As with any cancer, early diagnosis is often linked to higher chances of battling the condition successfully. While pancreatic cancer often doesn’t show early signs, knowing what to look for could still help.
The American Cancer Society explains that symptoms usually pop up once the cancer has grown very large or already spread outside of the pancreas.
Two places where symptoms can show up are your back and your belly.
Pain in these two areas is considered to be a “common” sign of pancreatic cancer.
The health organisation explains: “Cancers that start in the body or tail of the pancreas can grow fairly large and start to press on other nearby organs, causing pain.
Pancreatic cancer symptoms: Pain commonly shows up in your back and belly.
“The cancer may also spread to the nerves surrounding the pancreas, which often causes back pain.”
This sign is usually associated with cancer that has spread.
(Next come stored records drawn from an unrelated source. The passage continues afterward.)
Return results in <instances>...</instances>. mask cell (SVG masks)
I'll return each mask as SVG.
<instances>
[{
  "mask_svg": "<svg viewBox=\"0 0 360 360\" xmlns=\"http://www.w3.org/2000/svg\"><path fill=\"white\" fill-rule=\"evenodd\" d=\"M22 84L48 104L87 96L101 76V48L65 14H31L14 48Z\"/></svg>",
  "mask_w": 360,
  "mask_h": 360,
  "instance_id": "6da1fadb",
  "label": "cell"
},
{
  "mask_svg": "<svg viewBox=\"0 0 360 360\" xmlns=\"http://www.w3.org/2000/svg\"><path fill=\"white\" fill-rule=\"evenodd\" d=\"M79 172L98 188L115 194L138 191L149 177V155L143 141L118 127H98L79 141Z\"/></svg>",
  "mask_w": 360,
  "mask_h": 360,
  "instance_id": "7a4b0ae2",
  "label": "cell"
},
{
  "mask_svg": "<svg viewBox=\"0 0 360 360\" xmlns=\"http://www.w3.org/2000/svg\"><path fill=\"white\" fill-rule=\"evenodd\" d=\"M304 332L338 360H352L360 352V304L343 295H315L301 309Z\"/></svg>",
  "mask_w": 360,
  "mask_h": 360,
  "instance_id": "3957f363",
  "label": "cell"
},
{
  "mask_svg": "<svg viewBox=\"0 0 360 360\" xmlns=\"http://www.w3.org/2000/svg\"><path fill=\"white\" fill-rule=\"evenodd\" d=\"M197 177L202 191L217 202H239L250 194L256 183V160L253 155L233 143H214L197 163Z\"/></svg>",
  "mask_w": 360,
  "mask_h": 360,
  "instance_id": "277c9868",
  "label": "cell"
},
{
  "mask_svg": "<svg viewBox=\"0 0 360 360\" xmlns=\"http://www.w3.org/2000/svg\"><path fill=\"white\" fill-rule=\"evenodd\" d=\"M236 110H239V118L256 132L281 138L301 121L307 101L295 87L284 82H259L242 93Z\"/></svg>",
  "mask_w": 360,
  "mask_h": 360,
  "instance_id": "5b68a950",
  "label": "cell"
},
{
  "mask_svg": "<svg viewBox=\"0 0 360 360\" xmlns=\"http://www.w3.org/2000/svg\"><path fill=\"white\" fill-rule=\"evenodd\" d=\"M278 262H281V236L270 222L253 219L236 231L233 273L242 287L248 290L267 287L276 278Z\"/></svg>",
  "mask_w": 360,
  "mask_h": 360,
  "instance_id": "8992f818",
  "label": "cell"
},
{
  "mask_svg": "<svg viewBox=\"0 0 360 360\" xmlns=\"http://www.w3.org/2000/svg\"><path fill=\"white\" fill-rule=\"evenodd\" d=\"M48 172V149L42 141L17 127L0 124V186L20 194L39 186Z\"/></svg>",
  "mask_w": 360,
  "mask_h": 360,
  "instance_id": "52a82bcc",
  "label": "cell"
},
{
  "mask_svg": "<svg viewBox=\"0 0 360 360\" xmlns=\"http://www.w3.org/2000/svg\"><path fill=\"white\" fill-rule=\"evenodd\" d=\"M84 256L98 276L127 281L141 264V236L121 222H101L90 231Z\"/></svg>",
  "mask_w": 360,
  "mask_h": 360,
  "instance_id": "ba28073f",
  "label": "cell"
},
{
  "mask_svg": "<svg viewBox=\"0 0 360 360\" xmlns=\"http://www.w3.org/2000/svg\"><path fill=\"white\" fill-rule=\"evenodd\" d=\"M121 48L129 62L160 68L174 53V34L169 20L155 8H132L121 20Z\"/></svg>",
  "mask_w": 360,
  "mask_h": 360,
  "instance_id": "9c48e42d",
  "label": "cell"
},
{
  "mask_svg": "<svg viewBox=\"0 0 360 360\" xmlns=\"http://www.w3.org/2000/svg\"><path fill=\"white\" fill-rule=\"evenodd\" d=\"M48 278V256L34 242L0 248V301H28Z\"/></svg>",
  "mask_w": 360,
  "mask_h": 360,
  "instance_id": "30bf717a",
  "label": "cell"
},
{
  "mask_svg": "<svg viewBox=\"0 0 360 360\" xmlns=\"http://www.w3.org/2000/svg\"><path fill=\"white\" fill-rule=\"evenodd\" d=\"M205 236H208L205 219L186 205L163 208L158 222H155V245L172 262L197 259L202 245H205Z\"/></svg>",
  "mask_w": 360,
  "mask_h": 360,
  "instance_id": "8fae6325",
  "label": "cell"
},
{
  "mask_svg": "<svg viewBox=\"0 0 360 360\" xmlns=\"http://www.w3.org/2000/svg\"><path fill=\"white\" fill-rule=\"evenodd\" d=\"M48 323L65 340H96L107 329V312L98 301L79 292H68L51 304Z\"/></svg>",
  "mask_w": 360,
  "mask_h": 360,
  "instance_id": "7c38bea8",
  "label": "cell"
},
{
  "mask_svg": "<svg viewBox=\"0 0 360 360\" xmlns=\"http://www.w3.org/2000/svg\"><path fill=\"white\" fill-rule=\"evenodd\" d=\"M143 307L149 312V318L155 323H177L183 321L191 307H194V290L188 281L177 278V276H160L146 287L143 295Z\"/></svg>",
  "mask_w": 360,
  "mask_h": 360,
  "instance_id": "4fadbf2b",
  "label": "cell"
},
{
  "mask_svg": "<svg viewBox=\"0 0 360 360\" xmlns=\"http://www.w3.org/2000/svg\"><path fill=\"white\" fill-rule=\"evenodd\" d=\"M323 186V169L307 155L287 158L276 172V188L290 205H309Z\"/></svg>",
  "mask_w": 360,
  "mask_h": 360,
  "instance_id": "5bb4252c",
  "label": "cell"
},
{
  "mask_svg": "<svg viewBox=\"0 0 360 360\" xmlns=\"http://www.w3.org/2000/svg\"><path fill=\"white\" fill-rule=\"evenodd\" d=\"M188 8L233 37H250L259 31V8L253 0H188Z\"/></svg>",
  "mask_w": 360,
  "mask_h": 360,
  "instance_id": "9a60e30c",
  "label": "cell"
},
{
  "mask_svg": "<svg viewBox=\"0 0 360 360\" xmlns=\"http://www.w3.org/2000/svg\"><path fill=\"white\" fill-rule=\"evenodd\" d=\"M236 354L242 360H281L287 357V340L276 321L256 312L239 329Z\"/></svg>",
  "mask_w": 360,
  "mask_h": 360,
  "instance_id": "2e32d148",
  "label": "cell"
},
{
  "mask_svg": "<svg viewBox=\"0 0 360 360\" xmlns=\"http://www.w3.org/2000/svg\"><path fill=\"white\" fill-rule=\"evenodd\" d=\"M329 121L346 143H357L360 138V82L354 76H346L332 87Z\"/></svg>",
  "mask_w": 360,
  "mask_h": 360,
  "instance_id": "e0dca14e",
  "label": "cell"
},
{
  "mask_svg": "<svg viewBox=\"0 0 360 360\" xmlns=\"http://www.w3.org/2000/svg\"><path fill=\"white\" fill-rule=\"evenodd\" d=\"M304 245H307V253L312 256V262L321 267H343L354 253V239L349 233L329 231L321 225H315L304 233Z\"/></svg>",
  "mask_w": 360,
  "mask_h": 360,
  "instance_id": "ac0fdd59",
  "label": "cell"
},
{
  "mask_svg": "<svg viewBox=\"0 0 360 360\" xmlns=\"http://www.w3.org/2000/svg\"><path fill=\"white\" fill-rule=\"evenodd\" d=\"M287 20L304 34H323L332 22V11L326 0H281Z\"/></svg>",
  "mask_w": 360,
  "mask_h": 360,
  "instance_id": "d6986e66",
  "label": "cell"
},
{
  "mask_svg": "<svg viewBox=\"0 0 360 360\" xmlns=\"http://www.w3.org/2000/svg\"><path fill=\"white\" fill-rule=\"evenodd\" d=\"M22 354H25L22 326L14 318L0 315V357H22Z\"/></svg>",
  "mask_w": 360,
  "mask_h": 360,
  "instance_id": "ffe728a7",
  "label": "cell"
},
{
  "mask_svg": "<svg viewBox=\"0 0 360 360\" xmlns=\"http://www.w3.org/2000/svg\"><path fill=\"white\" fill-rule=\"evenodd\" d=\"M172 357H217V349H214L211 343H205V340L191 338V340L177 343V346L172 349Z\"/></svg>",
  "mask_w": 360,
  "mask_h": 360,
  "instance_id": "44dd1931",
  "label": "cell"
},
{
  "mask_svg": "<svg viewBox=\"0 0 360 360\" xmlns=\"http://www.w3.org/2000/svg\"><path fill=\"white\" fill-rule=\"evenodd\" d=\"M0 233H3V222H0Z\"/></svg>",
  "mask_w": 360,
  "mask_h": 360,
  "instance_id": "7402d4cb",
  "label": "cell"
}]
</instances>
The NHS explains that one way to spot this cancer pain involves eating, lying down and leaning forward.
The health service shares that pancreatic cancer pain may feel worse when you have food or lay down. However, it might be eased by leaning forward.
“Pain in the abdomen or back is fairly common and is most often caused by something other than pancreatic cancer,” the American Cancer Society notes.
Symptoms often tend to be more general so they don’t necessarily mean you have pancreatic cancer.
However, it’s important to get checked if you start suffering from signs typical for this type of cancer.
Your doctor will help to determine the cause and recommend the right treatment for you.
Pain isn’t the only tell-tale sign of pancreatic cancer as other problems might crop up as well.
The NHS shares that symptoms might include:
- The whites of your eyes or your skin turn yellow (jaundice)
- Loss of appetite or losing weight without trying to
- Feeling tired or having no energy
- High temperature, or feeling hot or shivery
- Feeling or being sick
- Diarrhoea or constipation, or other changes in your stool
- Symptoms of indigestion (such as feeling bloated).
Jaundice might be also accompanied by itchy skin, darker pee and paler poo than usual.
The health service explains that you might get used to these signs but you still need to get checked.
They explain that a visit to the GP is especially crucial if your symptoms change, get worse or don’t feel normal to you.
The doctor might feel your tummy or conduct tests, including blood and pee sample.